* [Requirement 1]
For each statement, say yes or no according to the pressure pot thread and quote the words that decide it: (a) Gdurfey has used the Harbor Freight pot three times. (b) Gardnaaa bought the pressure pot. (c) The stainless steel pots measure 24" tall and 10" wide inside.
* [Requirement 2]
Write the next part of the forum thread about finding a pressure pot, starting at the point where it stops.

* [Exercise text]
# Need Help Finding A Pressure Pot



## Tony (Nov 26, 2020)

I bought some stabilizing and casting stuff from @ironman123 last month and want to get it going. I'm not at the point where I can pull the trigger on a pressure pot but I'm gathering info and seeing what kind of money I need to have. Any ideas? I'm open to used ones as well, I just have no idea what to look for.


----------



## Gdurfey (Nov 26, 2020)

Tony, you hear pluses and negatives about the harbor freight version, but so far so good. Now, I have only used it 3 times, but it even holds pressure fairly well. I probably went overboard, but I put a regulat on the pot and use the one on my little compressor as well. I will edit in a moment with a picture.

there is a lot to be said about buying quality the first time, but I feel no more casting than I am doing at the moment, this is going to work for a while. I’m not like some of the pros on this site.

Reactions: Thank You! 1


----------



## Gardnaaa (Nov 26, 2020)

I have the harbor freight one. My brother bought me the pressure pot for Xmas last year. It leaks pretty bad. Doesn’t seem to be coming from the piping, pretty sure it’s from the seal. I’ve read if you soak the seal in vasoline that it’ll seal better. I just haven’t gotten back to trying it yet. I filled it with air, left for 2 hours and lost more than half of what I put in it. So I’m sure it’ll work when I put vasoline on the gasket.just haven’t had the time unfortunately.

Reactions: Thank You! 2


----------



## vegas urban lumber (Nov 26, 2020)

i got 4 large ones in stainless steel recently. like 25 gallon size, maybe too big but i can post a picture if you like


----------



## Tony (Nov 26, 2020)

vegas urban lumber said:


> i got 4 large ones in stainless steel recently. like 25 gallon size, maybe too big but i can post a picture if you like


What the heck, I'd like to see them Trev!

Reactions: Agree 1


----------



## vegas urban lumber (Nov 26, 2020)

actually probably more like 10 gallon

internal dimensions 24" tall 10" wide

stainless steel

Reactions: Like 1 | Way Cool 4


----------



## vegas urban lumber (Nov 26, 2020)

check it out here









Aquasource


The Aquasource provides powerful filtration at point-of-entry, and ensuring that every water source in the home delivers cleaner, more healthful water.




www.multipure.com

Reactions: Like 1


----------



## Tony (Nov 26, 2020)

I assume you can put a gauge on that top nipple? Have you tried them to see if they leak, and what do you want for it?


----------



## vegas urban lumber (Nov 26, 2020)

* [Data]

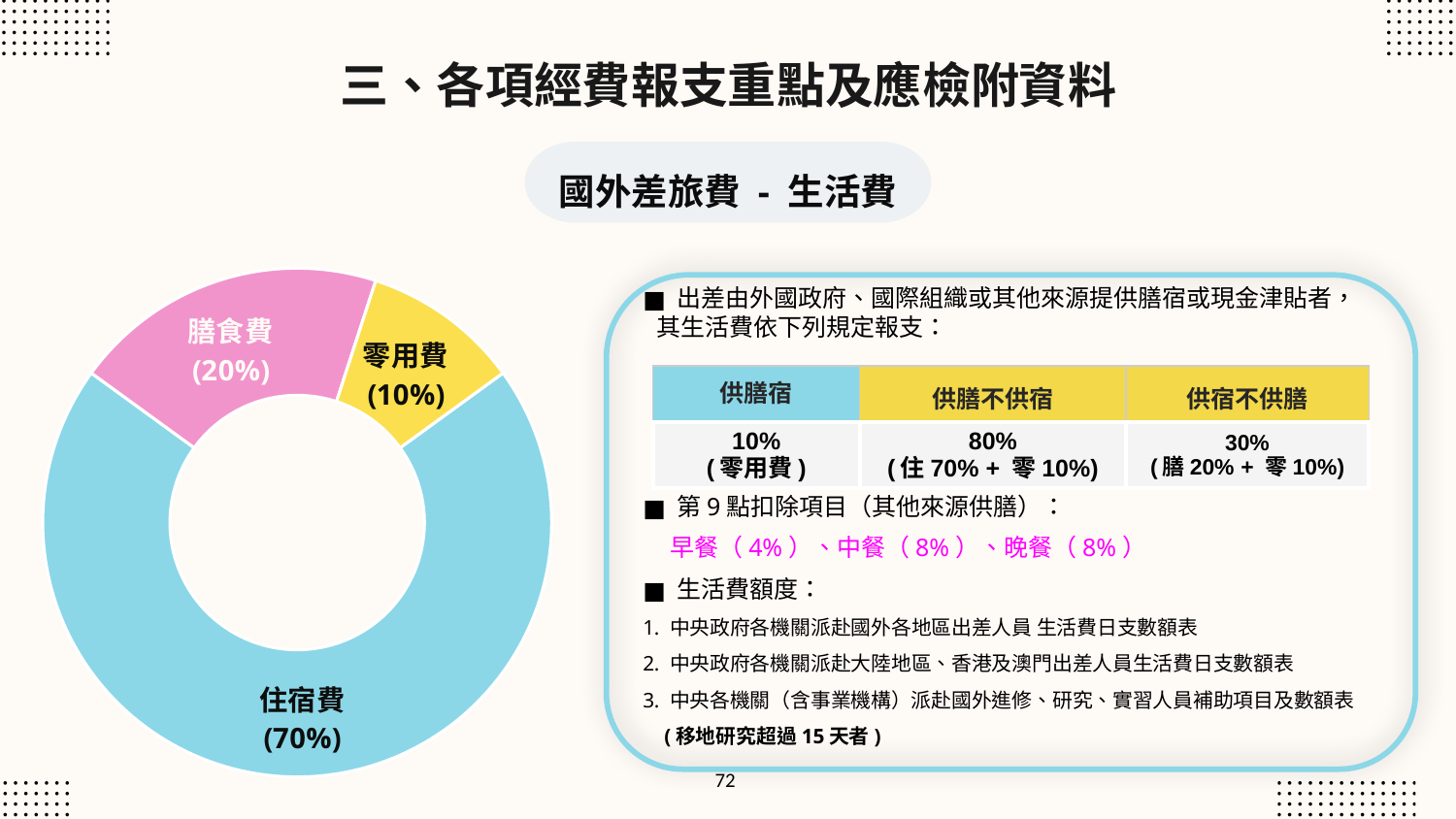
What kind of chart is shown on the left of the slide? Donut (pie) chart Which category has the largest slice in the donut chart? 住宿費 What share of the donut chart is 住宿費? 70% How many slices does the donut chart have? 3 Which category has the smallest slice in the donut chart? 零用費 What is the difference between the 膳食費 share and the 零用費 share in the donut chart? 10% What colour is the 零用費 slice in the donut chart? Yellow What share of the donut chart is 膳食費? 20% What share of the donut chart is 零用費? 10% Which is larger in the donut chart, 膳食費 or 零用費? 膳食費 What is the difference between the 住宿費 share and the 膳食費 share in the donut chart? 50% What colour is the 住宿費 slice in the donut chart? Light blue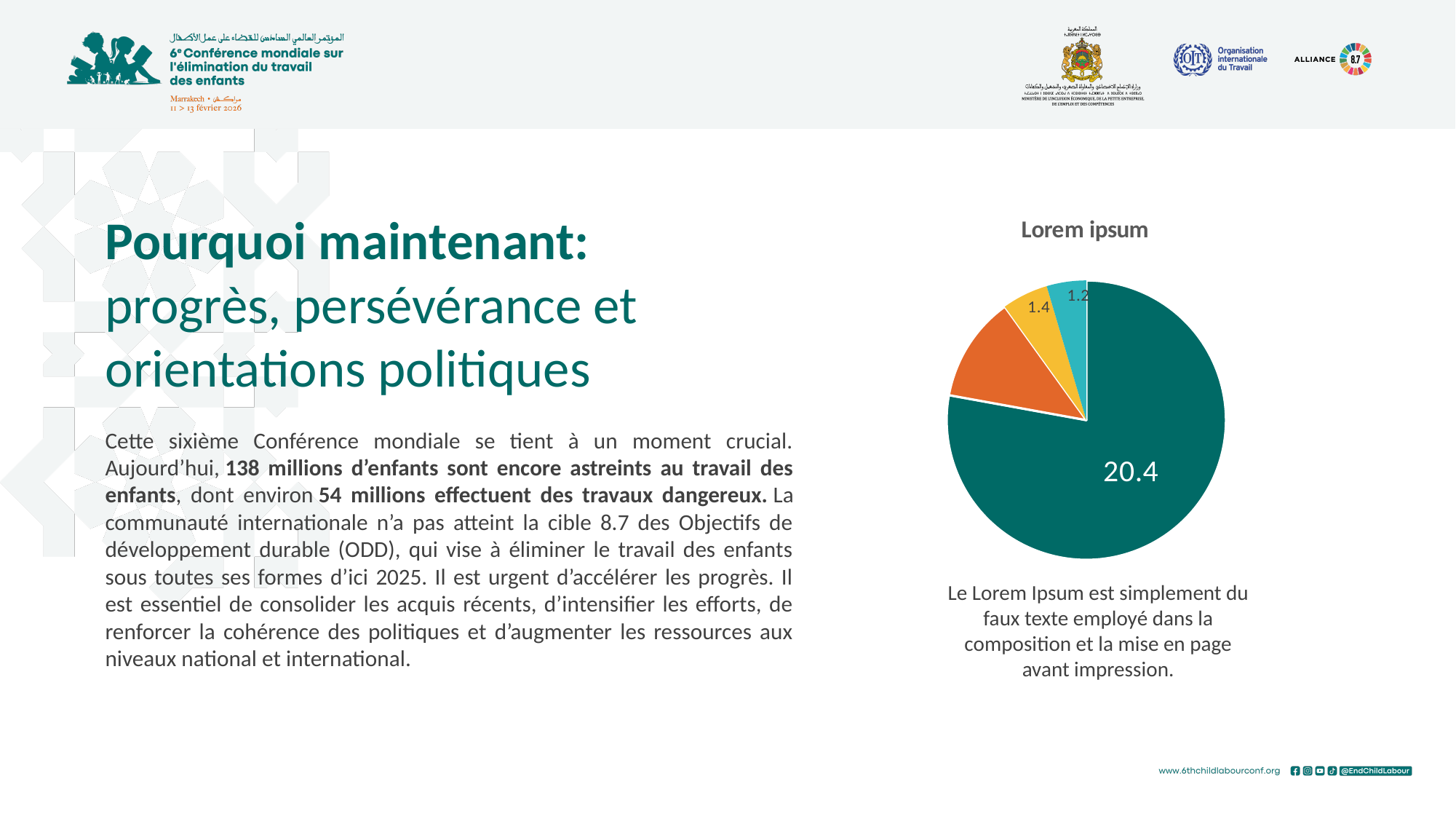
What value is labelled on the largest slice of the pie chart? 20.4 How many slices does the pie chart have? 4 What is the smallest labelled value on the pie chart? 1.2 What is the title of the chart? Lorem ipsum Which is larger, the yellow slice or the light blue slice? the yellow slice What value is labelled on the yellow slice of the pie chart? 1.4 How many slices of the pie chart carry a printed data label? 3 Which is larger, the dark teal slice or the orange slice? the dark teal slice What value is labelled on the light blue slice of the pie chart? 1.2 What colour is the largest slice of the pie chart? dark teal What is the difference between the yellow slice (1.4) and the light blue slice (1.2)? 0.2 What kind of chart is shown on the slide? pie chart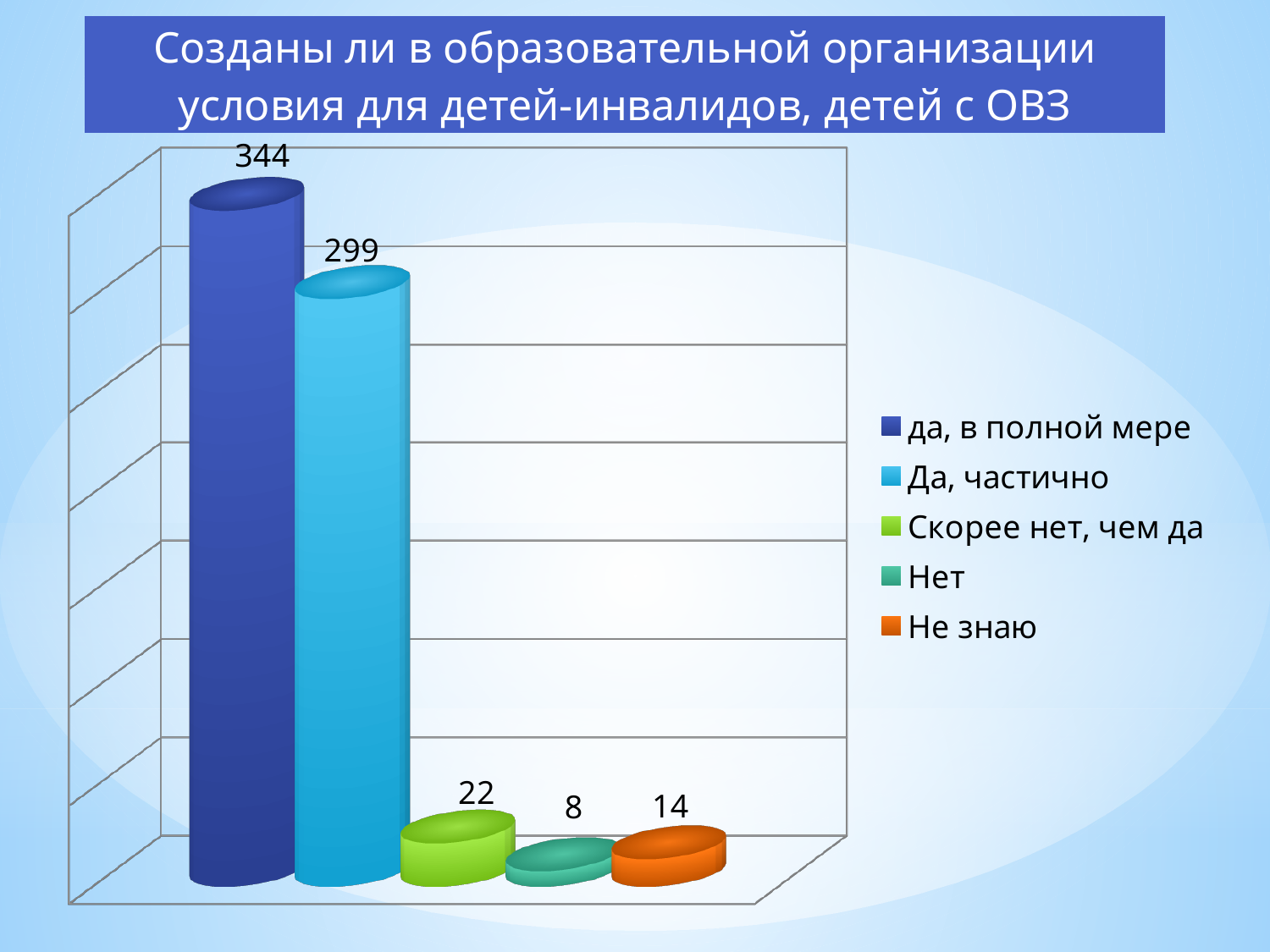
Which is larger, the value for "Не знаю" or the value for "Нет"? Не знаю What is the value for "да, в полной мере"? 344 What is the difference between the values for "да, в полной мере" and "Да, частично"? 45 What colour is the bar for "Не знаю"? orange Which category has the lowest value? Нет How many series does the legend list? 5 What is the value for "Да, частично"? 299 What is the value for "Не знаю"? 14 What is the value for "Скорее нет, чем да"? 22 Which category has the highest value? да, в полной мере What kind of chart is shown on the slide? bar chart What is the value for "Нет"? 8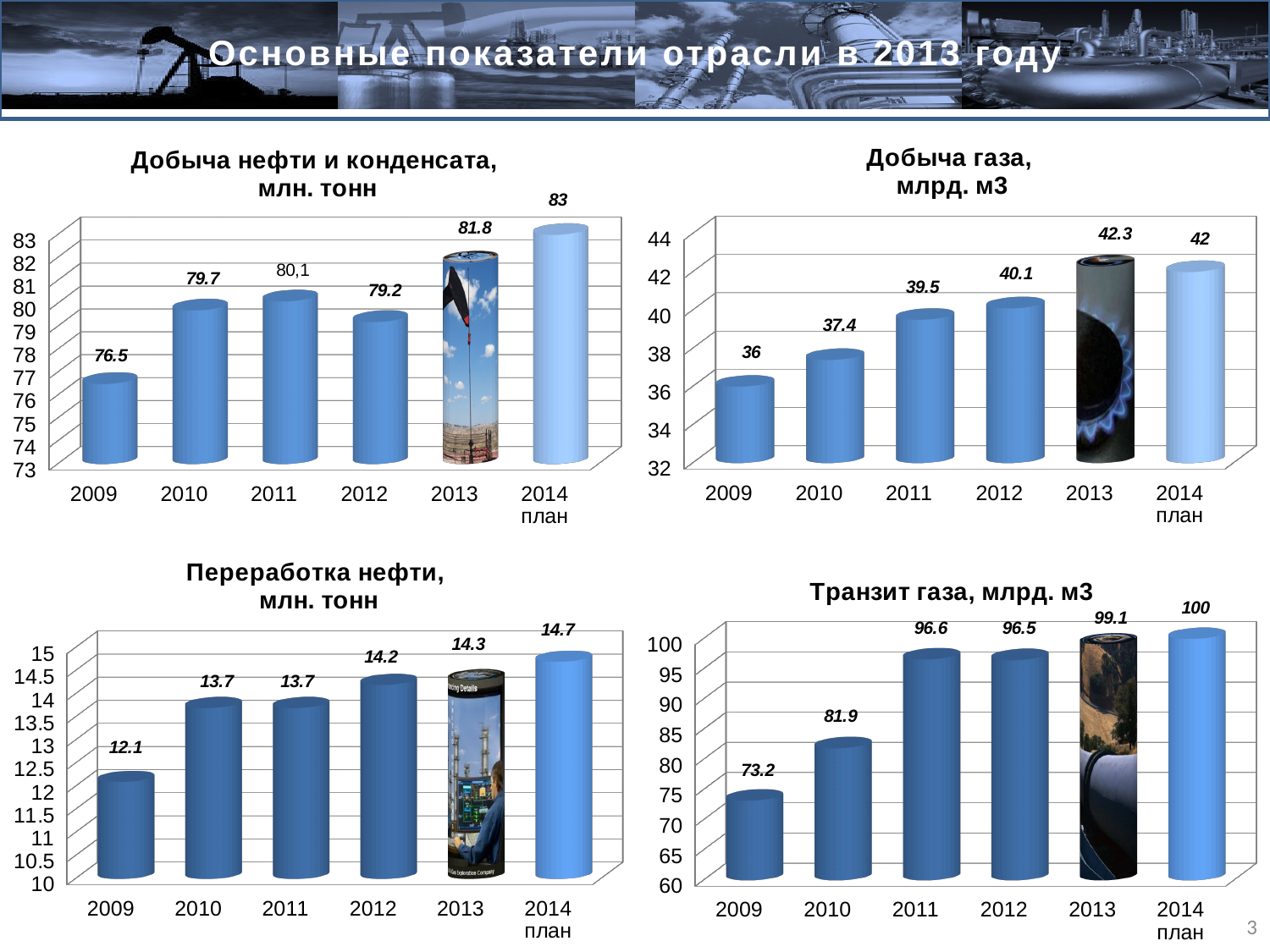
In the chart 'Добыча нефти и конденсата, млн. тонн', what is the value for 2009? 76.5 In the chart 'Добыча газа, млрд. м3', what is the difference between the 2013 value and the 2009 value? 6.3 In the chart 'Переработка нефти, млн. тонн', which year has the lowest value? 2009 In the chart 'Добыча нефти и конденсата, млн. тонн', what is the value for 2013? 81.8 In the chart 'Транзит газа, млрд. м3', what is the difference between the 2014 план value and the 2009 value? 26.8 In the chart 'Транзит газа, млрд. м3', which is larger, the value for 2011 or the value for 2010? 2011 In the chart 'Переработка нефти, млн. тонн', what is the value for 2014 план? 14.7 In the chart 'Добыча газа, млрд. м3', which year has the highest value? 2013 In the chart 'Транзит газа, млрд. м3', what is the value for 2010? 81.9 How many categories (years) are shown on the x axis of the chart 'Переработка нефти, млн. тонн'? 6 In the chart 'Добыча газа, млрд. м3', what is the value for 2011? 39.5 What type of chart is 'Добыча газа, млрд. м3'? Bar chart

* [Exercise output 1]
(a) Yes: "I have only used it 3 times"
(b) No: "My brother bought me the pressure pot for Xmas last year."
(c) Yes: "internal dimensions 24" tall 10" wide"

* [Exercise output 2]
rated on their site for 100 psi

Reactions: Like 1


----------



## vegas urban lumber (Nov 26, 2020)

yes two outlet pipes on the sides, and top pipe with spur, all NIP.

they will need a new o ring for the lid. i'd have to get $150 plus shipping


----------



## vegas urban lumber (Nov 26, 2020)

they are in physically great condition, i have not pressurized them but see no reason that they are not fully sealable


----------



## vegas urban lumber (Nov 26, 2020)

the manufacture is located here in las vegas, so i'm sure i can get the orings no problem

4 of them came into the recycle yard at one time, i would imagine from a remodel, or tenant improvement

Reactions: +Karma 1


----------



## vegas urban lumber (Nov 26, 2020)




----------



## trc65 (Nov 26, 2020)

If you haven't seen it Tony @Kenbo made a video on converting a paint tank to pressure pot. https://woodbarter.com/threads/on-this-weeks-show-2020.40716/

Don't think he talked costs, but should at least be able to compile a list of needed components for pricing.

Reactions: Thank You! 2


----------



## Tony (Nov 26, 2020)

trc65 said:


> If you haven't seen it Tony @Kenbo made a video on converting a paint tank to pressure pot. https://woodbarter.com/threads/on-this-weeks-show-2020.40716/
> 
> Don't think he talked costs, but should at least be able to compile a list of needed components for pricing.



As a matter of fact I did watch it, need to rewatch it, thanks for the reminder Tim.

Reactions: Like 2


----------



## Tony (Nov 26, 2020)

@vegas urban lumber that thing looks really cool. I'm betting shipping on it will be more than the pot itself though...


----------



## vegas urban lumber (Nov 26, 2020)

yes roughly equal shipping as price of unit


----------



## Tony (Nov 26, 2020)

I'll keep it in mind Trev. Like I said, I'm not at a point where I can get one yet but thanks for posting man!


----------



## vegas urban lumber (Nov 26, 2020)

Tony said:


> I'll keep it in mind Trev. Like I said, I'm not at a point where I can get one yet but thanks for posting man!


no problem. i'd been meaning to show it off for a while. this just gave me a chance, i've got 4 of them

Reactions: Like 1


----------



## Tony (Nov 26, 2020)

Hey @Mike1950 don't you need to come down here and see your son? You could swing through LV for me!

Reactions: Funny 1


----------



## Kenbo (Nov 26, 2020)

Tony said:


> As a matter of fact I did watch it, need to rewatch it, thanks for the reminder Tim.




I got the pressure paint pot at princess auto on sale for about $79 Canadian. So that's about $1.75 USD if I did the math right.

Reactions: Funny 2 | Informative 1


----------



## Tony (Nov 26, 2020)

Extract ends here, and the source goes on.